Revenue management is the revenue optimization system for an entire company, gathering all the markets: This is a concept of coordination among different markets (eg: Airlines and connecting flights). Yield management aims at maximizing revenue for a given market (Paris-New York on the 7th of August with American Airlines), based on overbooking (to compensate no shows), booking class nesting (to spread demand over off-peak periods) techniques. According to these definitions, Revenue Management is managing the network or the “relationships” between markets.
We can say that a company I carrying out a price discrimination strategy when it charges different prices for a same good (or service) based on customer demand and perceived value.
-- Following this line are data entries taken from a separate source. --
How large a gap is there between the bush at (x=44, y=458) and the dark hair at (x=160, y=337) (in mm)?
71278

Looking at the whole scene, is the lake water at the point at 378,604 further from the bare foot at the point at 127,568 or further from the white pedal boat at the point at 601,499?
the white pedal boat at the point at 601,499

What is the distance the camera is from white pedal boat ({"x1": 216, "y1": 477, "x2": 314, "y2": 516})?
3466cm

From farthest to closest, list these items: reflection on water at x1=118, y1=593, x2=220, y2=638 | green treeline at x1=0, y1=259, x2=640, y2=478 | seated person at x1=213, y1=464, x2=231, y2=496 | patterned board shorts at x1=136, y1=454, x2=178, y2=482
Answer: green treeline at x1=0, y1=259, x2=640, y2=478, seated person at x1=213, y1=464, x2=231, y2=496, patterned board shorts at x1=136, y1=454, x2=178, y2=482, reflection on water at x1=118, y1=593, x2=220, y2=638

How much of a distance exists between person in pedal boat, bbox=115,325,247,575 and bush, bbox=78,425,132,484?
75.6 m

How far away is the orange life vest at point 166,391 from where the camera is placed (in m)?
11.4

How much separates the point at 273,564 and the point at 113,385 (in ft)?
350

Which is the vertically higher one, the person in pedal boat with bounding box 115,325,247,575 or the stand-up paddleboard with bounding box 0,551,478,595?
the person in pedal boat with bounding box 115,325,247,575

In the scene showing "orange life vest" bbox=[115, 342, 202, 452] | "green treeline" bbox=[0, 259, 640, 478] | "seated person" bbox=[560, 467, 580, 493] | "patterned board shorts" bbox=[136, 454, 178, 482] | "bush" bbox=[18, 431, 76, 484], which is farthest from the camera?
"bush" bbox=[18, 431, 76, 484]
Two levels can be distinguished in a price discrimination strategy: (1) uniform pricing, meaning that if prices may vary depending on customer segments, locations, etc, they do not vary through time (2) dynamic pricing, where prices vary through time, due to different variables, conditions and situations.
Arguably, the boundary between uniform and dynamic pricing is bleary, but these two concepts are useful to evaluate the sophistication of a pricing system. Price discrimination is one aspect of a RM system, which generally requires several constraints and prerequisites. One may rely of one or more of the above mentioned tools to implement and run a price discrimination strategy: For the time being, in our blog, we have explained and illustrated the peak load pricing, and will develop all the other concepts along the way.